For full-year fiscal 2021, Dollar Tree estimates diluted earnings per share will range between $5.80 and $6.05. That’s below analysts’ consensus estimates. 

“This estimate assumes a consolidated comparable store net sales increase in the low single digits,” the company said in its earnings release.

It went on to cite a problem other companies have mentioned in their reports recently.

The company said, “Freight costs in the last three quarters of fiscal 2021 are projected to be $0.70 to $0.80 higher than the comparable period in fiscal 2020, expressed in terms of the impact on diluted earnings per share. The current freight cost projection is significantly higher than it was a quarter ago. However, the disruption in shipping is not expected to be permanent.”

That sent investors scurrying away from Dollar Tree.

Even before Thursday’s retreat, Dollar Tree shares were pulling back from an April 6 high of $120.37. 

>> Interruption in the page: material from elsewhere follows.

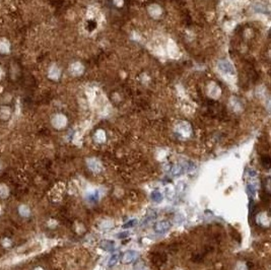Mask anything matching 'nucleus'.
I'll use <instances>...</instances> for the list:
<instances>
[{"mask_svg": "<svg viewBox=\"0 0 271 270\" xmlns=\"http://www.w3.org/2000/svg\"><path fill=\"white\" fill-rule=\"evenodd\" d=\"M1 168H2V166H1V164H0V169H1Z\"/></svg>", "mask_w": 271, "mask_h": 270, "instance_id": "12", "label": "nucleus"}, {"mask_svg": "<svg viewBox=\"0 0 271 270\" xmlns=\"http://www.w3.org/2000/svg\"><path fill=\"white\" fill-rule=\"evenodd\" d=\"M8 52H9V44L6 41L0 40V53L6 54Z\"/></svg>", "mask_w": 271, "mask_h": 270, "instance_id": "3", "label": "nucleus"}, {"mask_svg": "<svg viewBox=\"0 0 271 270\" xmlns=\"http://www.w3.org/2000/svg\"><path fill=\"white\" fill-rule=\"evenodd\" d=\"M58 69H56L55 67H52V69H51V73L49 74V76H50L51 78H57L58 77Z\"/></svg>", "mask_w": 271, "mask_h": 270, "instance_id": "8", "label": "nucleus"}, {"mask_svg": "<svg viewBox=\"0 0 271 270\" xmlns=\"http://www.w3.org/2000/svg\"><path fill=\"white\" fill-rule=\"evenodd\" d=\"M65 122H66V119L63 116H61V115H58V116H56L53 119V124H54L55 127H58V128L62 127L65 124Z\"/></svg>", "mask_w": 271, "mask_h": 270, "instance_id": "1", "label": "nucleus"}, {"mask_svg": "<svg viewBox=\"0 0 271 270\" xmlns=\"http://www.w3.org/2000/svg\"><path fill=\"white\" fill-rule=\"evenodd\" d=\"M18 212L20 213V215L24 216V217L28 216V215H30V208H28L26 205H20L19 208H18Z\"/></svg>", "mask_w": 271, "mask_h": 270, "instance_id": "4", "label": "nucleus"}, {"mask_svg": "<svg viewBox=\"0 0 271 270\" xmlns=\"http://www.w3.org/2000/svg\"><path fill=\"white\" fill-rule=\"evenodd\" d=\"M35 270H43V269H42V268H36Z\"/></svg>", "mask_w": 271, "mask_h": 270, "instance_id": "11", "label": "nucleus"}, {"mask_svg": "<svg viewBox=\"0 0 271 270\" xmlns=\"http://www.w3.org/2000/svg\"><path fill=\"white\" fill-rule=\"evenodd\" d=\"M10 115V110L6 107H3V108L0 110V117L2 119H7Z\"/></svg>", "mask_w": 271, "mask_h": 270, "instance_id": "6", "label": "nucleus"}, {"mask_svg": "<svg viewBox=\"0 0 271 270\" xmlns=\"http://www.w3.org/2000/svg\"><path fill=\"white\" fill-rule=\"evenodd\" d=\"M151 199H152L153 201H155V202H159V201H161V199H163V196H161V192L155 191V192L151 194Z\"/></svg>", "mask_w": 271, "mask_h": 270, "instance_id": "7", "label": "nucleus"}, {"mask_svg": "<svg viewBox=\"0 0 271 270\" xmlns=\"http://www.w3.org/2000/svg\"><path fill=\"white\" fill-rule=\"evenodd\" d=\"M0 74H1V69H0Z\"/></svg>", "mask_w": 271, "mask_h": 270, "instance_id": "13", "label": "nucleus"}, {"mask_svg": "<svg viewBox=\"0 0 271 270\" xmlns=\"http://www.w3.org/2000/svg\"><path fill=\"white\" fill-rule=\"evenodd\" d=\"M116 260H118V256H114V257H113V258L111 259V261H110V263H109V265H110V266H112V265L114 264L115 261H116Z\"/></svg>", "mask_w": 271, "mask_h": 270, "instance_id": "10", "label": "nucleus"}, {"mask_svg": "<svg viewBox=\"0 0 271 270\" xmlns=\"http://www.w3.org/2000/svg\"><path fill=\"white\" fill-rule=\"evenodd\" d=\"M2 244H3L4 247H8L10 245V241L8 240V239H4V240L2 241Z\"/></svg>", "mask_w": 271, "mask_h": 270, "instance_id": "9", "label": "nucleus"}, {"mask_svg": "<svg viewBox=\"0 0 271 270\" xmlns=\"http://www.w3.org/2000/svg\"><path fill=\"white\" fill-rule=\"evenodd\" d=\"M9 194V190L8 187L4 184H0V197L1 198H6Z\"/></svg>", "mask_w": 271, "mask_h": 270, "instance_id": "5", "label": "nucleus"}, {"mask_svg": "<svg viewBox=\"0 0 271 270\" xmlns=\"http://www.w3.org/2000/svg\"><path fill=\"white\" fill-rule=\"evenodd\" d=\"M170 228V223H166V222H159V223L155 224V232H159V233H161V232H165V230H167L168 228Z\"/></svg>", "mask_w": 271, "mask_h": 270, "instance_id": "2", "label": "nucleus"}, {"mask_svg": "<svg viewBox=\"0 0 271 270\" xmlns=\"http://www.w3.org/2000/svg\"><path fill=\"white\" fill-rule=\"evenodd\" d=\"M0 211H1V208H0Z\"/></svg>", "mask_w": 271, "mask_h": 270, "instance_id": "14", "label": "nucleus"}]
</instances>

The stock had broken out of a double bottom pattern on March 6, but lost momentum and were already trading below the previous $111.94 buy point before Thursday.

Meanwhile, Tennessee-based Dollar General gapped up at the open and was holding onto those gains following its report. 

Earnings came in at $2.82 per share, a 10% year-over-year gain. That topped estimates of $2.14 per share. Revenue was $8.4 billion, down 1% year-over-year, but still ahead of views.

Dollar General, whose market capitalization is $49.13 billion, has been consolidating recently, below a November high of $225.25. It hit resistance at $222 on May 10 before retreating again. Shares are down 4.54% year-to-date but up 6.04% in the past three months. 

Although net sales and same-store sales decreased, investors clearly like the company’s trajectory. 

Dollar General noted that gross profit as a percentage of net sales was 32.8% in the first quarter of 2021 compared to 30.7% in the first quarter of 2020. 

According to the company, “This gross profit rate increase was primarily attributable to higher initial markups on inventory purchases; a reduction in markdowns as a percentage of net sales; a greater proportion of sales coming from the non-consumables product categories, which generally have a higher gross profit rate than the consumables product category; and a reduction in inventory shrink as a percentage of net sales.”

Dollar General also cited increased transportation costs as a drag on returns, but issued better-than-expected updated guidance.

For the fiscal year 2021, the company now expects net sales in the range of a 1% decline to an increase of 1%; compared to its earlier guidance in the range of a 2% decline to flat sales. 

Dollar General also sees same-store sales declining 5% to 3%, compared to its previous expectation for a decline of 6% to 4%. 

It guided toward diluted earnings per share in the range of $9.50 to $10.20, above the company’s previous guidance of earnings per share between $8.80 to $9.50. Analysts expect full-year earnings of $9.63 per share. 

As the stock moved higher Thursday, trading volume was 47% higher than normal.